▶ **Exercise**
Please return the records below exactly as they appear, leaving every picture out.
+++ Working data +++
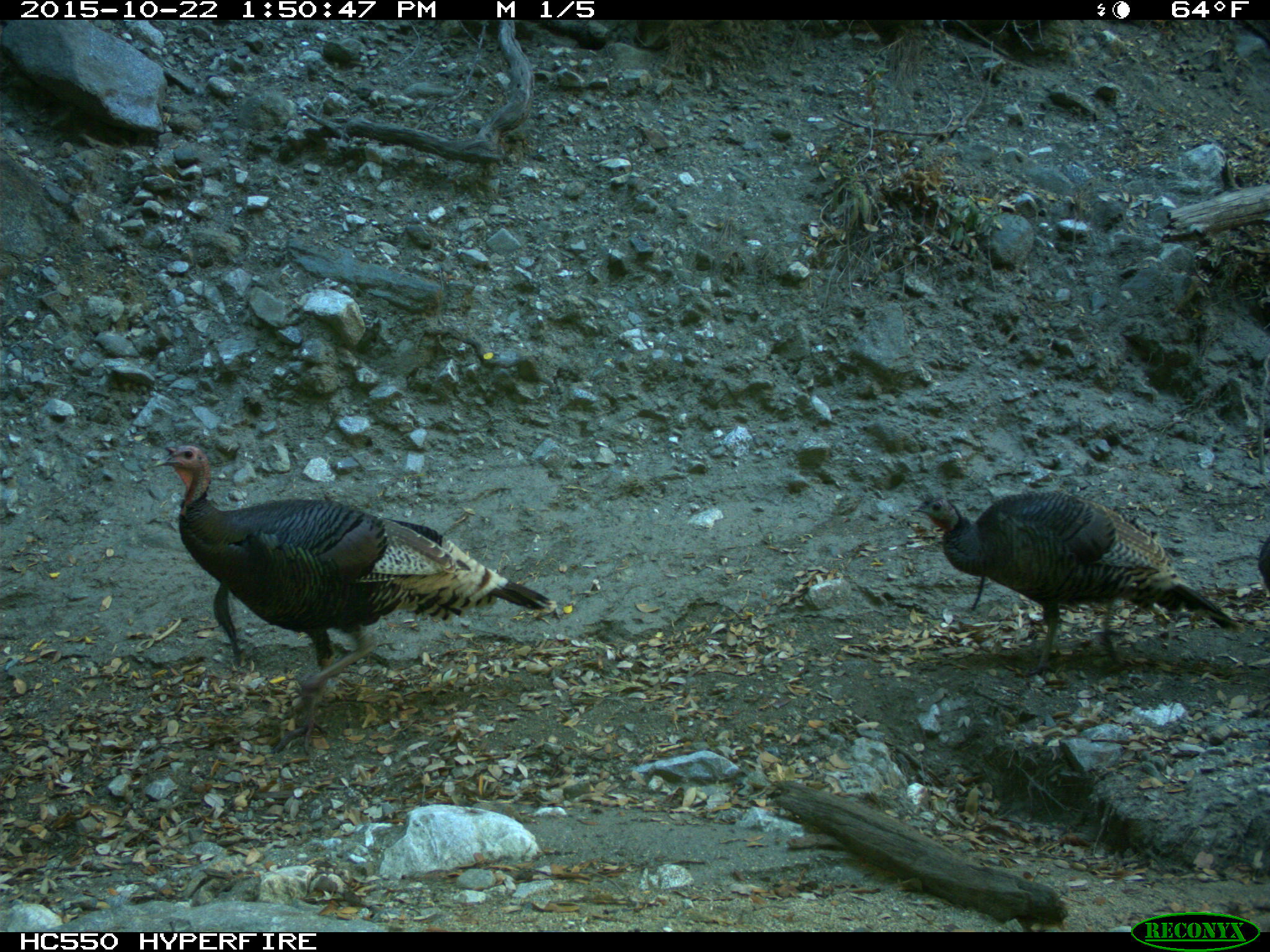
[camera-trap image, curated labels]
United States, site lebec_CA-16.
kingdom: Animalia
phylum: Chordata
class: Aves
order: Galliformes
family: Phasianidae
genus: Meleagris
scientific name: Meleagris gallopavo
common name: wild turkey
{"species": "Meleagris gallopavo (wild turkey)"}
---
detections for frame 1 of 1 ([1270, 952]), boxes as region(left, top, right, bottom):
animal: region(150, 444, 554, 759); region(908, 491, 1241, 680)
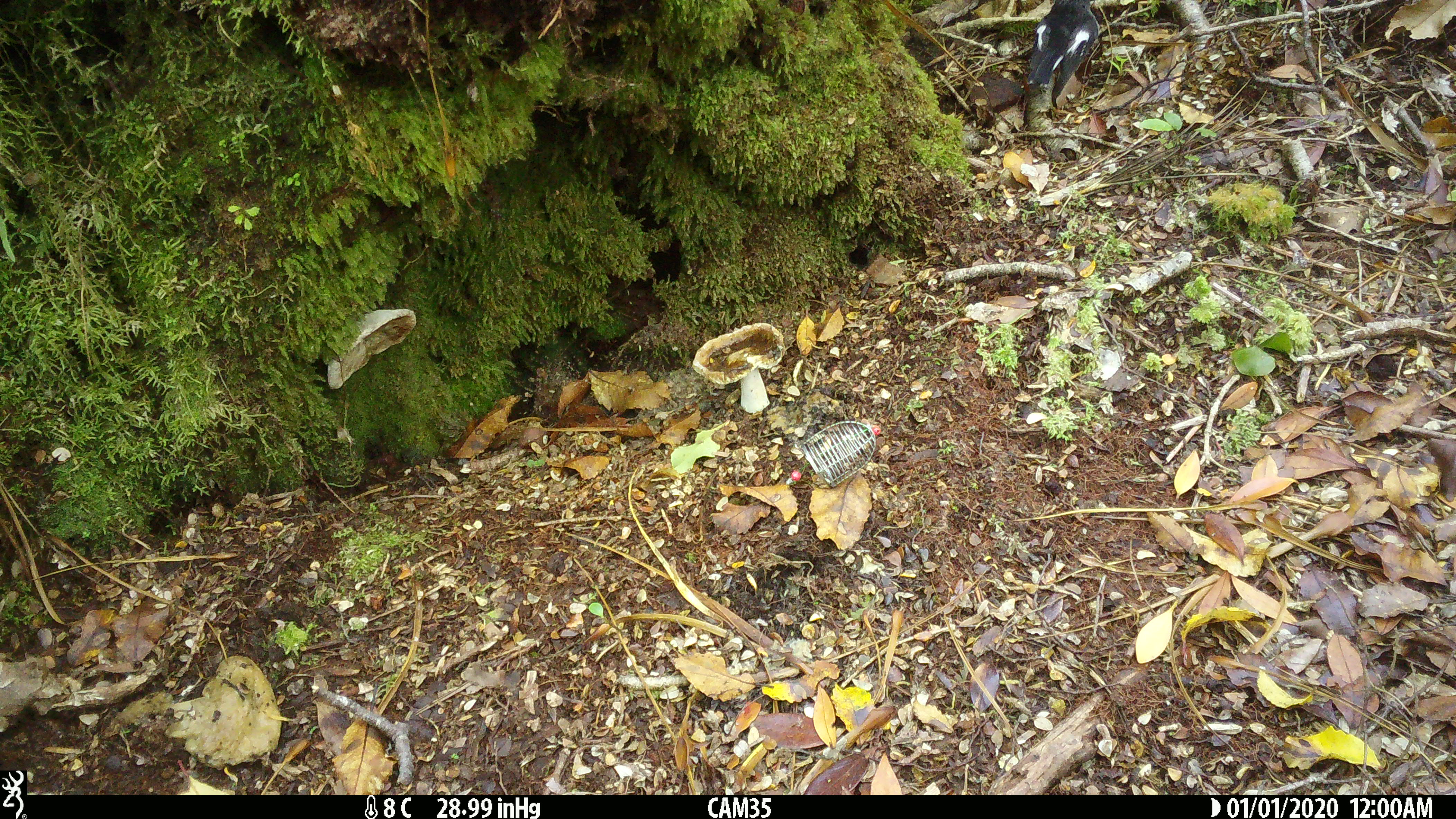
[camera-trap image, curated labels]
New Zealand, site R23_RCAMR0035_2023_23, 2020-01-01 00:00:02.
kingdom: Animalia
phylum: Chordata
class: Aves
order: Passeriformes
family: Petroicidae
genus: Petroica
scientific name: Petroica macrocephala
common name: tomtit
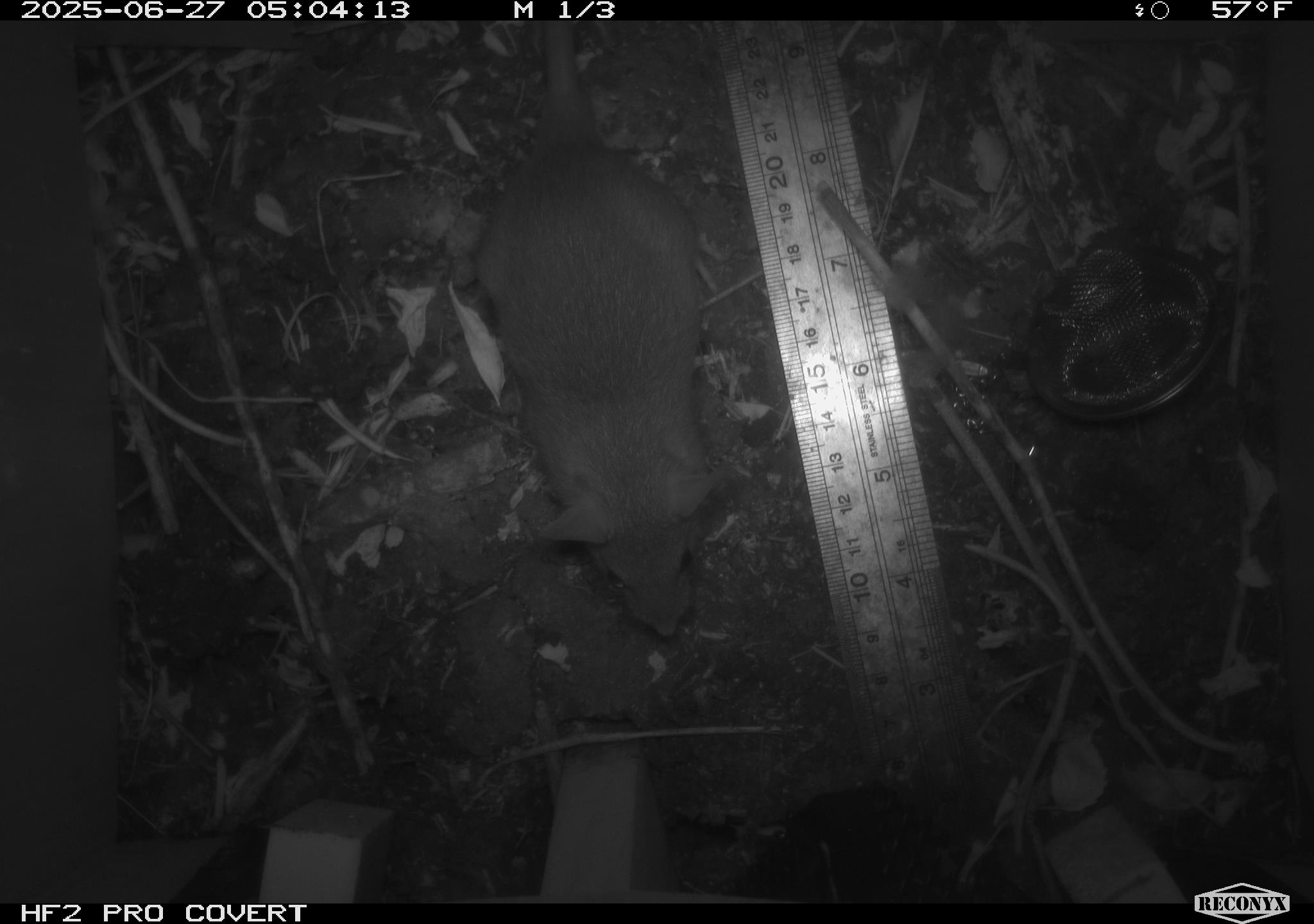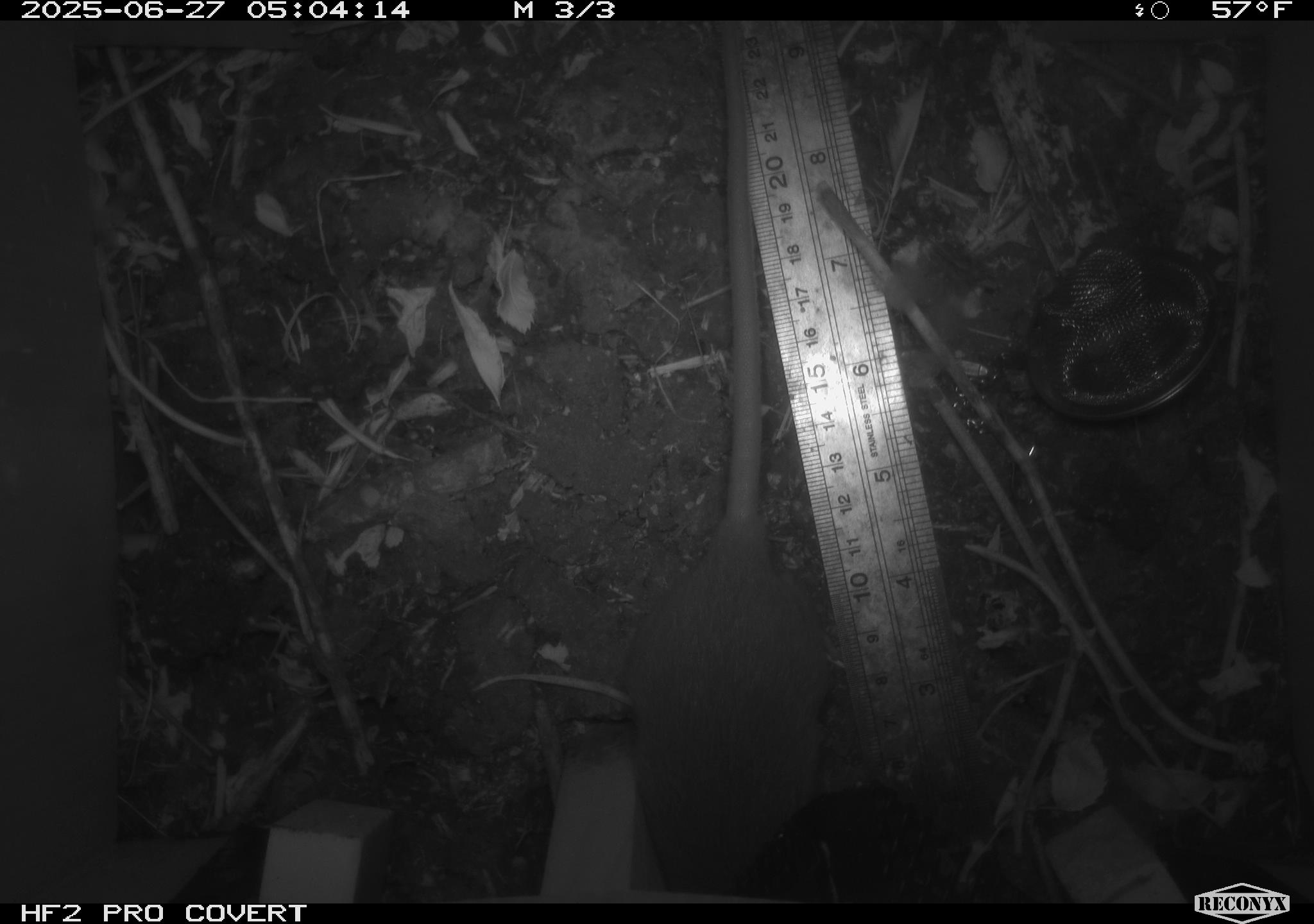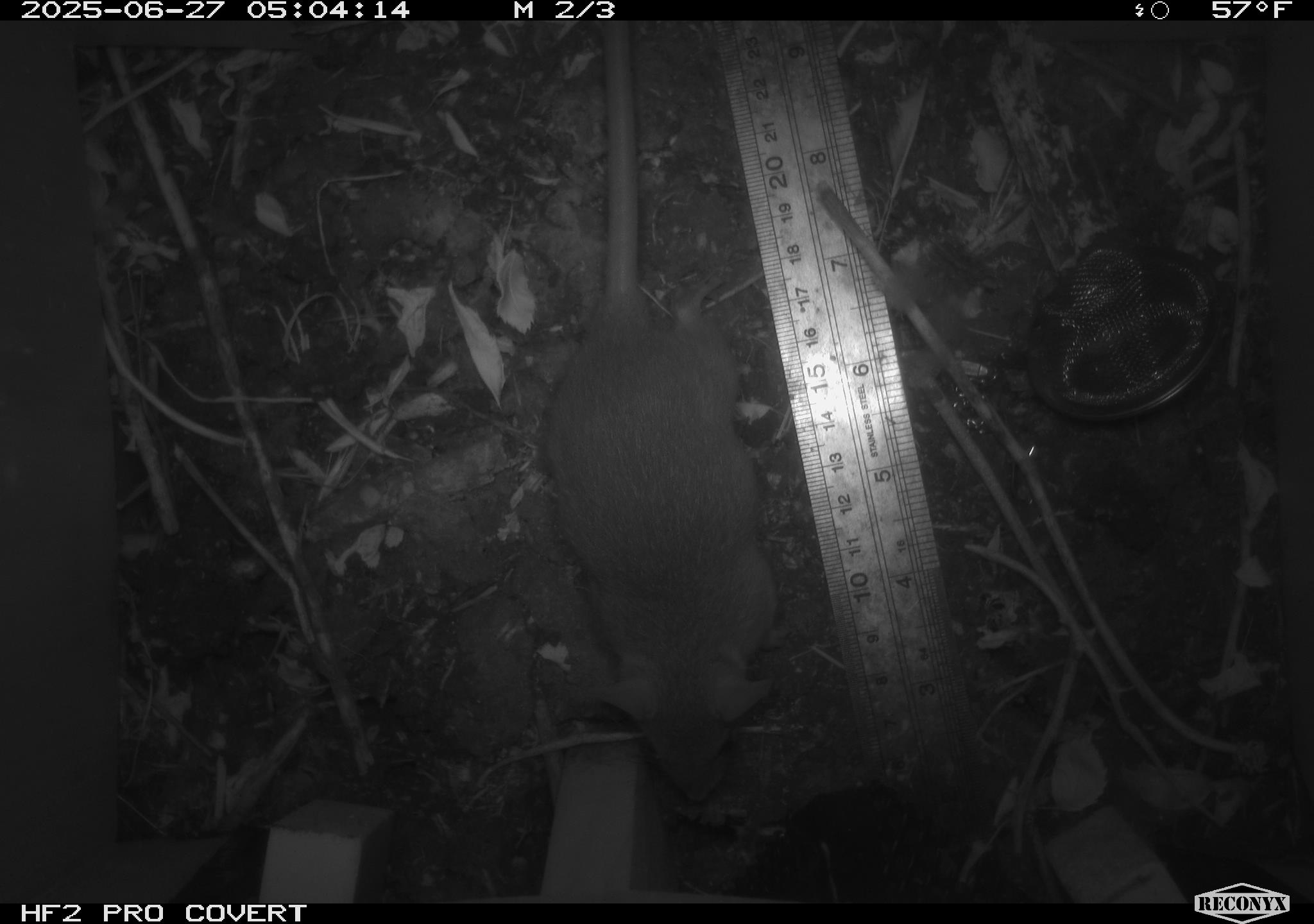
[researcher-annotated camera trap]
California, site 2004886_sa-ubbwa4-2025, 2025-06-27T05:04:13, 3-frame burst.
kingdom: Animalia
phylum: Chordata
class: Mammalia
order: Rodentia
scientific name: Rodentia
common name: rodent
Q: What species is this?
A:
+++
▶ **Solution to this task**
[camera-trap image, curated labels]
United States, site lebec_CA-16.
kingdom: Animalia
phylum: Chordata
class: Aves
order: Galliformes
family: Phasianidae
genus: Meleagris
scientific name: Meleagris gallopavo
common name: wild turkey
{"species": "Meleagris gallopavo (wild turkey)"}
---
detections for frame 1 of 1 ([1270, 952]), boxes as region(left, top, right, bottom):
animal: region(150, 444, 554, 759); region(908, 491, 1241, 680)
[camera-trap image, curated labels]
New Zealand, site R23_RCAMR0035_2023_23, 2020-01-01 00:00:02.
kingdom: Animalia
phylum: Chordata
class: Aves
order: Passeriformes
family: Petroicidae
genus: Petroica
scientific name: Petroica macrocephala
common name: tomtit
[researcher-annotated camera trap]
California, site 2004886_sa-ubbwa4-2025, 2025-06-27T05:04:13, 3-frame burst.
kingdom: Animalia
phylum: Chordata
class: Mammalia
order: Rodentia
scientific name: Rodentia
common name: rodent
Q: What species is this?
A:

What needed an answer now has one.